In the entries that follow, the line with "site RUA_S1_M44." opens the range and the line with "label granularity: sequence-level" closes it; repeat that range exactly, both lines included.

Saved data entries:
- - - - -

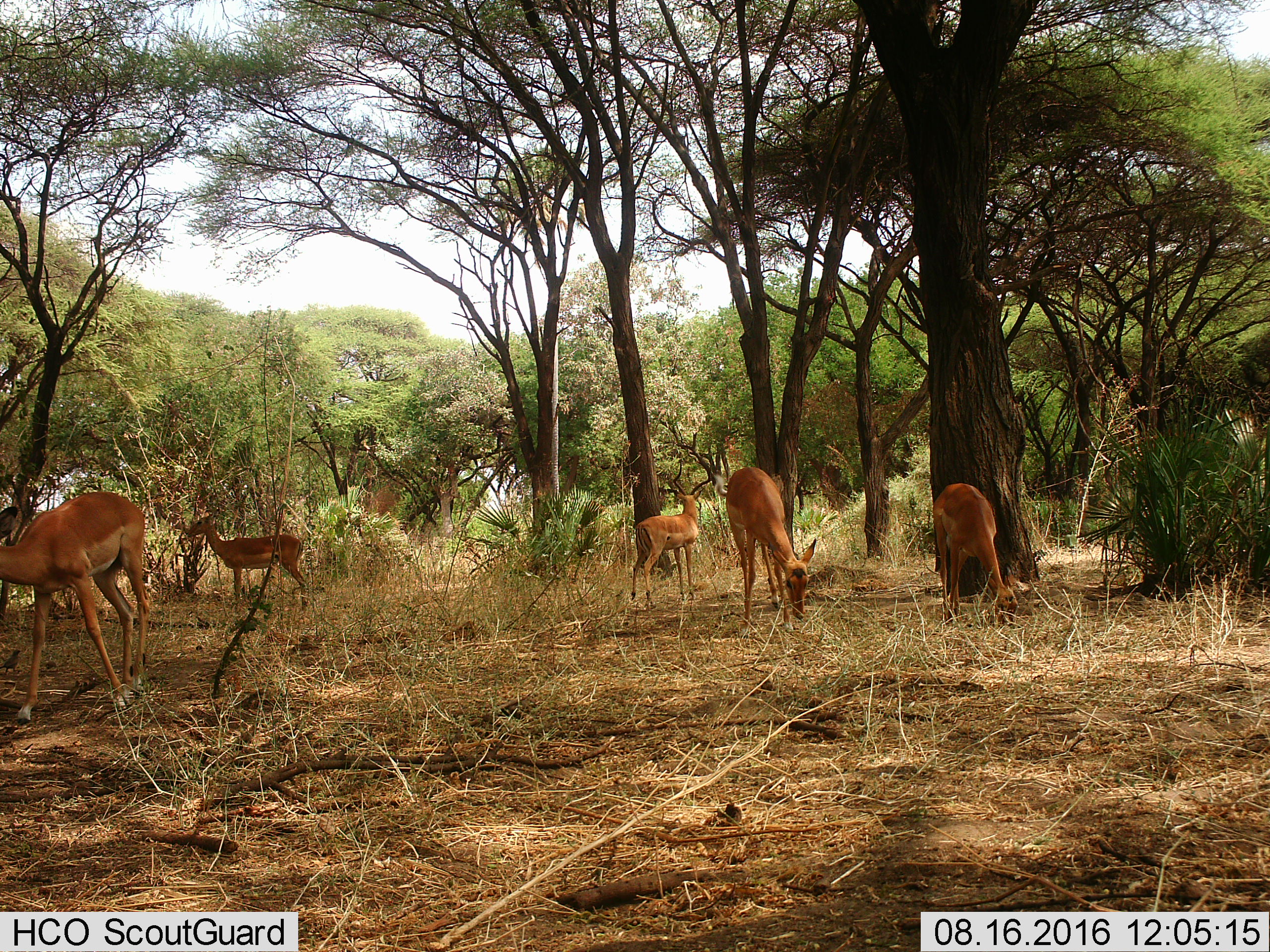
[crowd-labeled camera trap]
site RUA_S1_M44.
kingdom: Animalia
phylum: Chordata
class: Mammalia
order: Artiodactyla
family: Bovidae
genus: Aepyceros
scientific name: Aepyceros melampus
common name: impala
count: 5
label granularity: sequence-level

- - - - -

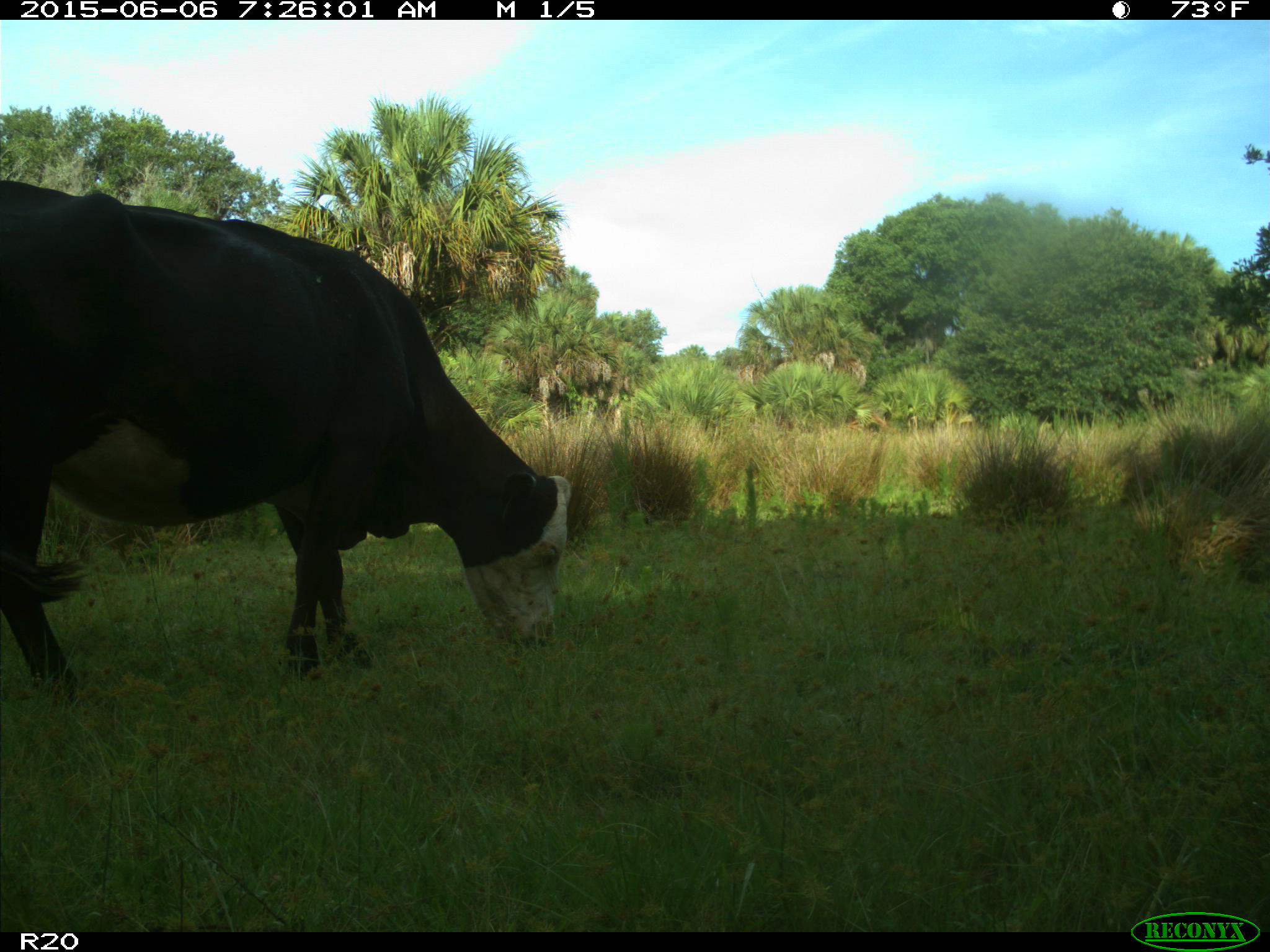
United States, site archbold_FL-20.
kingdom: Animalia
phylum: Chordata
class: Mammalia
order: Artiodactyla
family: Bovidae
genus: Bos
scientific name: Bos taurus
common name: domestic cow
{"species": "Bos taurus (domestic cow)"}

- - - - -

- _EXERCISE RESULT_
site RUA_S1_M44.
kingdom: Animalia
phylum: Chordata
class: Mammalia
order: Artiodactyla
family: Bovidae
genus: Aepyceros
scientific name: Aepyceros melampus
common name: impala
count: 5
label granularity: sequence-level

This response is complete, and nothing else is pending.